● Action item
In the reflection on Martin Luther King, Jr. below, reproduce word for word the passage starting at "You see, his" and ending at "(one’s own) happiness.".

Tuesday, January 13, 2015

Confessions from a recovering racist…

I remember it like it was yesterday.  April 4, 1968—a chilly spring evening in Austin, Texas where I was attending a Christian university as a freshman.  It was also the day Martin Luther King, Jr. lost his life.  Lost it for being courageous. Lost it for wanting things to change. Lost it for daring to expose a major flaw in the American dream. 

You see, his dream was different. He actually believed what our forefathers had written almost two centuries before was true.  All are created equal.  All persons—every living, breathing soul.   And at his core, Dr. King knew that the words to an old familiar hymn were also true: 

Jesus loves the little children
All the children of the world 
Red and yellow, black and white, 
they are precious in His sight 
Jesus loves the little children of the world

To Martin’s enemies, the only problem with his thinking was that Jesus didn’t love them equally. Or maybe they were content to think “We ain’t Jesus.” Whatever their reason, he died that day for the crime of wanting a different reality, a new way of living, an American dream focused more on life and liberty that merely the pursuit of (one’s own) happiness.

And as much as I deplore this fact, do you know what my first reaction was to this man’s death, tucked safely, as I was, in the confines of that small religious institution?  “WHAT A RELIEF. Thank God someone killed that ‘movement’. Now maybe we can get back to some normalcy.”  Oh, don’t get me wrong.  I would never applaud someone’s cold-blooded murder, in and of itself.  But if one has do die to allow the rest of us to live in relative peace, then so be it.  I was ignorant. I was a bigot in sheep’s clothing. But I was not alone.

Dr. King himself knew all too well that he was swimming upstream, going against the grain, perhaps fighting a losing battle. Pick your metaphor, but perhaps the most painful resistance came from his brothers in the clergy, some of whom urged him to stop upsetting the apple cart.  Many, perhaps in their own weariness, had adopted a “go along to get along” philosophy long ago.  Five years prior to his death, Martin wrote these words from a Birmingham jail to this very fraternity:

“I came across your recent statement calling my present activities "unwise and untimely." Seldom do I pause to answer criticism of my work and ideas. Since I feel that you are men of genuine good will and that your criticisms are sincerely set forth, I want to try to answer your statement in what I hope will be patient and reasonable terms.

[Collected data]
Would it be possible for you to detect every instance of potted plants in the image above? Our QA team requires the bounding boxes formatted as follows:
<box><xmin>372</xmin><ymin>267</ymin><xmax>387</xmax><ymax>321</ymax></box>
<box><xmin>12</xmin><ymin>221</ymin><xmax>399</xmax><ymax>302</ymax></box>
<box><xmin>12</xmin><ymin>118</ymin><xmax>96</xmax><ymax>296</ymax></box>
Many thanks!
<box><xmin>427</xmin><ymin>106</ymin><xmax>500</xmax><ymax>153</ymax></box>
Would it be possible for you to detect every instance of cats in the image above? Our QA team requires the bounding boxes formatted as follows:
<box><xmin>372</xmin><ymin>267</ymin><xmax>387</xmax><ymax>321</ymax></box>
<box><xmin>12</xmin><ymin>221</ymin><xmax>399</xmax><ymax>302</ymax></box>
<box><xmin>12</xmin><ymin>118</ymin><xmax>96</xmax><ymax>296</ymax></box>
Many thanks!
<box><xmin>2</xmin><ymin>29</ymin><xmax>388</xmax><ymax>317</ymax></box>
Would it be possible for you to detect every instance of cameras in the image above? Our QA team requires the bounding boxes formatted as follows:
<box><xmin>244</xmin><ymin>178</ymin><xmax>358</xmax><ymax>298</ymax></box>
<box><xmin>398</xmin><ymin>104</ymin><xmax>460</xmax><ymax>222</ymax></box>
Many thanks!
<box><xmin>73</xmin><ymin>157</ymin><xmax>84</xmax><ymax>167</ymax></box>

● Reply to the exercise
You see, his dream was different. He actually believed what our forefathers had written almost two centuries before was true.  All are created equal.  All persons—every living, breathing soul.   And at his core, Dr. King knew that the words to an old familiar hymn were also true: 

Jesus loves the little children
All the children of the world 
Red and yellow, black and white, 
they are precious in His sight 
Jesus loves the little children of the world

To Martin’s enemies, the only problem with his thinking was that Jesus didn’t love them equally. Or maybe they were content to think “We ain’t Jesus.” Whatever their reason, he died that day for the crime of wanting a different reality, a new way of living, an American dream focused more on life and liberty that merely the pursuit of (one’s own) happiness.